Sasha no quiso desnudarse para vadear el fangoso río, y perdió mucho tiempo en la presa.

En un campo próximo a Orlau se agolpaban desordenadamente unidades y esperaban algo. Sacaban de las huertas rábanos y zanahorias, cualquier cosa, y se lo comían. Sasha tenía que ir a través de aquella multitud hacia el bosque visto, en el plano. Pero ahora iba con toda tranquilidad porque sabía que en aquel desbarajuste y revoltijo nadie le preguntaría ni le detendría.

Se equivocó. Era un revoltijo, pero alguien le estaba pasando revista; se intercambiaban saludos, se decían algo. Y Lenártovich reconoció al comandante en jefe (lo había visto de cerca en Neidenburg).

Sí, era el general Samsónov. Sobre un caballo corpulento y él mismo corpulento, como un gigante oleográfico, recorría lentamente el aduar de gitanos, como si no advirtiera la vergonzosa diferencia entre esto y una formación en orden de revista. Nadie a su paso ordenaba «¡firmes!», ni él autorizaba «¡descanso!»; se llevaba la mano a la visera, pero no con ademán militar, sino como un ser humano, se quitaba la gorra y se despedía con este movimiento. Estaba meditabundo, distraído, no irradiaba la fuerza principal del jefe: la del temor.

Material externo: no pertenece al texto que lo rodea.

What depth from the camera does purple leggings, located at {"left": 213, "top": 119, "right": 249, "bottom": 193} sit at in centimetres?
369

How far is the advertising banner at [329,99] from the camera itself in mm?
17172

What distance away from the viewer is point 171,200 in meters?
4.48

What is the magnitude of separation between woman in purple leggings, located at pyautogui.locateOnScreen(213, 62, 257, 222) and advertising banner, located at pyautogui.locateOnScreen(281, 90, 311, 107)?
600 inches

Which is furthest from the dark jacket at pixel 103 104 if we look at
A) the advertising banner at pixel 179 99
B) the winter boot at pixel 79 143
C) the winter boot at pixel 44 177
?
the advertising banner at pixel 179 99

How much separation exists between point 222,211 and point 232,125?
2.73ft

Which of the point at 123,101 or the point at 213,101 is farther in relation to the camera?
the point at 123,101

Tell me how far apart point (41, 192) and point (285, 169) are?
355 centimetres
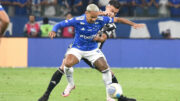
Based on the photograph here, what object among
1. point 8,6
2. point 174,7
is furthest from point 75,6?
point 174,7

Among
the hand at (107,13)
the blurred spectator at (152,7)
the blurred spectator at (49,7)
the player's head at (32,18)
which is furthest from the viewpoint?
the blurred spectator at (152,7)

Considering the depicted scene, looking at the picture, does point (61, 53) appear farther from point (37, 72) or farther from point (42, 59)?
point (37, 72)

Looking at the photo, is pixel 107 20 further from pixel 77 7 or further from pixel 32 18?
pixel 77 7

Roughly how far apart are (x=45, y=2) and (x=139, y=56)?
4399 millimetres

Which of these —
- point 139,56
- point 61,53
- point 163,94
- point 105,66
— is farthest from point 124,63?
point 105,66

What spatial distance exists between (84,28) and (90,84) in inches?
170

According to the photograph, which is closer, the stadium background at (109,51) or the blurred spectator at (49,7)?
the stadium background at (109,51)

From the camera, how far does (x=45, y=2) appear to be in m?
21.9

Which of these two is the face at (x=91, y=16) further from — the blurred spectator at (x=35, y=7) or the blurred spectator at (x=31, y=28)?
the blurred spectator at (x=35, y=7)

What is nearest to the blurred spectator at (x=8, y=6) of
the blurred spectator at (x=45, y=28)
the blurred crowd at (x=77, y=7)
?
the blurred crowd at (x=77, y=7)

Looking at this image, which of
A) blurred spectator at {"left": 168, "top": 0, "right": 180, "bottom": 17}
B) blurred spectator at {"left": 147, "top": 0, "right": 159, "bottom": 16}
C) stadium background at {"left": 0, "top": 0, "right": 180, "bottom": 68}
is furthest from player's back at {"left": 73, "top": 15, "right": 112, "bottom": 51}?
blurred spectator at {"left": 168, "top": 0, "right": 180, "bottom": 17}

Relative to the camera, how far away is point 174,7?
22219mm

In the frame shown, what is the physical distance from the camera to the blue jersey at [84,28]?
10.8 metres

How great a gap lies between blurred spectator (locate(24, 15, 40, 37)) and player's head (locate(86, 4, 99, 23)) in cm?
1053
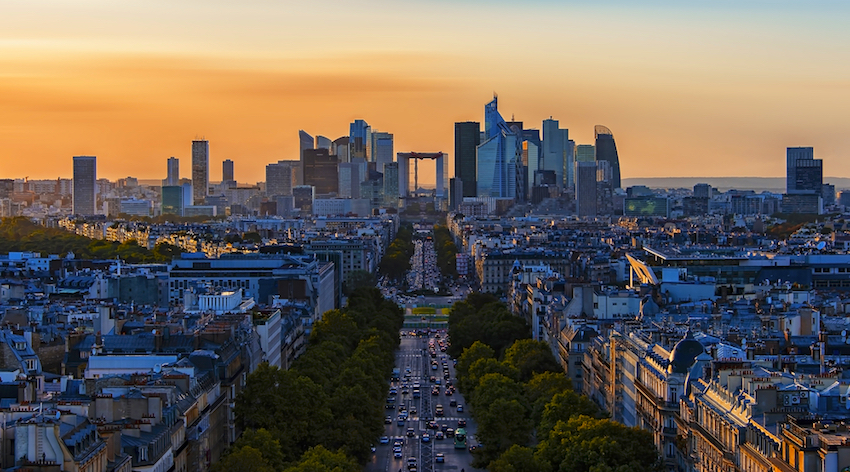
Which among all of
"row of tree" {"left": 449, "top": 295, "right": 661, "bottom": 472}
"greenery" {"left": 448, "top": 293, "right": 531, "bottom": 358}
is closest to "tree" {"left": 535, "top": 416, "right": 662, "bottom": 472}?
"row of tree" {"left": 449, "top": 295, "right": 661, "bottom": 472}

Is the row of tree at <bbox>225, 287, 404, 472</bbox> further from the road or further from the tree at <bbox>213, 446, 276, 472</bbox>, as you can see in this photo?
the road

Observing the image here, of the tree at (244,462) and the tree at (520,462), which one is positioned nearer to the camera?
the tree at (244,462)

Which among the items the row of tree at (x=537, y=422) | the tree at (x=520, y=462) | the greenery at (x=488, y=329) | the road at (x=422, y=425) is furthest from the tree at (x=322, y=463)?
the greenery at (x=488, y=329)

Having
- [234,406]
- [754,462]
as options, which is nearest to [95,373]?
[234,406]

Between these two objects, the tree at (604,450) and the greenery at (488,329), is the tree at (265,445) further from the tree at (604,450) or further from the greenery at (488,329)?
the greenery at (488,329)

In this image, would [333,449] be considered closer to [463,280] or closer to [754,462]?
[754,462]

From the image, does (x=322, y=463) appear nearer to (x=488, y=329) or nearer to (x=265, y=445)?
(x=265, y=445)

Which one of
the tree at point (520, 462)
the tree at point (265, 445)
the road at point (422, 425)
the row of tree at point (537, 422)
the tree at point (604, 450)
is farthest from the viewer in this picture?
the road at point (422, 425)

Estaba ya cerca y el alférez Lenártovich no se apartaba, no podía quitar la mirada de aquel espectáculo, una mirada alegre. ¡A-a-ah, así es como hay que trataros! ¡Qué buenas personas os hacéis en el acto! ¡A-a-ah, os ablandáis, ponéis cara de icono cuando os dan un garrotazo en la cabeza! ¡Esperad, esperad, que ya veréis lo que va a ser de vosotros!

Así miraba encandilado por el odio, mientras el comandante en jefe iba directamente hacia él. Y se diría que derechamente a él, aunque sin llamarle por su grado, pero mirándole a los ojos con los suyos mansos, sumisos, ausentes, preguntó en tono paternal:

—¿Quién es usted?

¡En qué lío se había metido! No tenía tiempo para pensar, ni se podía ir, todos los vecinos esperaban que hablase. ¿Qué podía decir? ¿Cualquier mentira? Tampoco podía… Cuanto más de sopetón, mejor:

—¡Del 29 regimiento de Chernígov, excelencia! —y esbozó un movimiento con la mano, como la aleta de un pez, en lugar de saludo. (Si salía con vida ya tendría ocasión de contar todo esto a Veronika y los amigos de San Petersburgo).

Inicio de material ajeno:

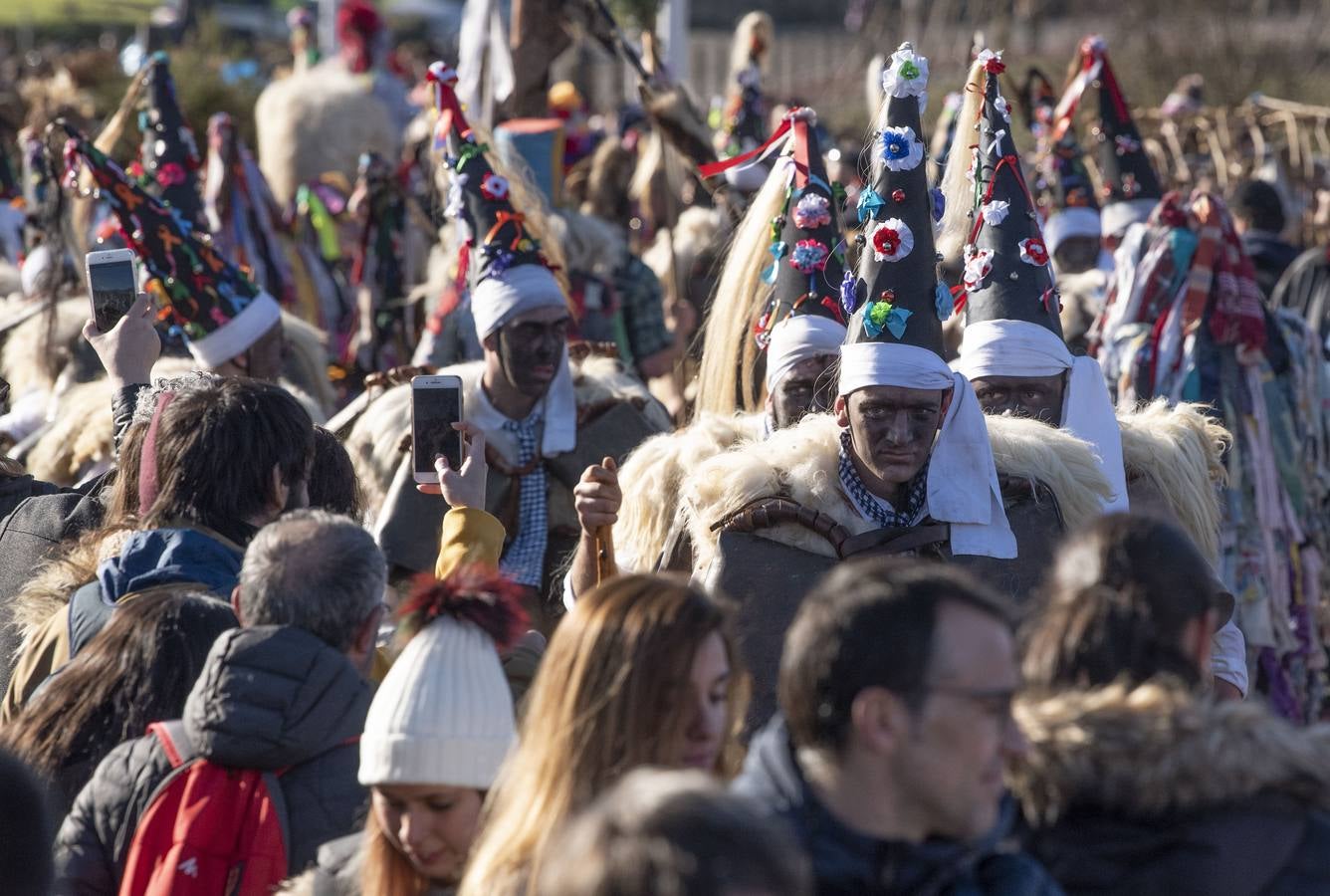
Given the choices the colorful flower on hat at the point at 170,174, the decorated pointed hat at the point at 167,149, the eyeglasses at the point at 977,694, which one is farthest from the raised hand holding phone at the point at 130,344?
the eyeglasses at the point at 977,694

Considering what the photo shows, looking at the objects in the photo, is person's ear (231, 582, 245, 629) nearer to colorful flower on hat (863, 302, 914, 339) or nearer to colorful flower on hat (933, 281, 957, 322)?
colorful flower on hat (863, 302, 914, 339)

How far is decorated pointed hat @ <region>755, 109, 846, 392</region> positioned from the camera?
17.1 ft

Samsónov no se sorprendió. No pensó lo más mínimo por qué estaba allí el regimiento de Chernígov, que no debía estar. No, sonrió, una cálida luz de evocación pasó por su semblante:

—¡Ah, los valientes de Chernígov!

(¡Ay, qué lío! ¿Y si se pone a preguntar ahora?).

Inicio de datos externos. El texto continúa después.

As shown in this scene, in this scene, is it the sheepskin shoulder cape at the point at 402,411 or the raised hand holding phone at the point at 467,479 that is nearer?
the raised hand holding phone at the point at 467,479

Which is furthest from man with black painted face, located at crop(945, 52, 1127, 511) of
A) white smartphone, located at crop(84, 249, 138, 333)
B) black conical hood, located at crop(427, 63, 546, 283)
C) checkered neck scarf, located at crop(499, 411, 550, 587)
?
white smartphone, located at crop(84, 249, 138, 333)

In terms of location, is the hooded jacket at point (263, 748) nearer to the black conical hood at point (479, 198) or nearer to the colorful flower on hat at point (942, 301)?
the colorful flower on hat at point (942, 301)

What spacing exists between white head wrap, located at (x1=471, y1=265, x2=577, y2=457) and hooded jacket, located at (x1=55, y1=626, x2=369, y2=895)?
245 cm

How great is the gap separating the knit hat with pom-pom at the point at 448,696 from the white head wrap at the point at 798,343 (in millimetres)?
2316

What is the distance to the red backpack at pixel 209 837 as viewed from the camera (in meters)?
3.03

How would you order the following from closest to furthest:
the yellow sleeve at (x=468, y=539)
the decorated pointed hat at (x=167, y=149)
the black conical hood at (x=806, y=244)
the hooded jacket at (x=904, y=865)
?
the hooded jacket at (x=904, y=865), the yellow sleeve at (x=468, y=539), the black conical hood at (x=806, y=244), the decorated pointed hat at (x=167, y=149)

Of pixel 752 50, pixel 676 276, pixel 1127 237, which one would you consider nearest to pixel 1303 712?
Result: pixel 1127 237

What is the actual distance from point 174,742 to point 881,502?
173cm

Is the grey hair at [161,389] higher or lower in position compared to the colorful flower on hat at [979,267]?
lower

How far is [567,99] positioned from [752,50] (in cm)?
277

—… Al regimiento de Chernígov, gracias especiales…

Movió la cabeza en señal de que podía alejarse. Comprensivamente. Con un gesto de gratitud.

Su caballo dio un paso adelante.

El caballo también parecía saludar bajando rendidamente el cuello.

Y por su ancha espalda, el comandante en jefe se parecía aún más al coloso de las leyendas, triste y cabizbajo ante la bifurcación de los caminos: «¿Hacia la derecha? ¿Hacia la izquierda?».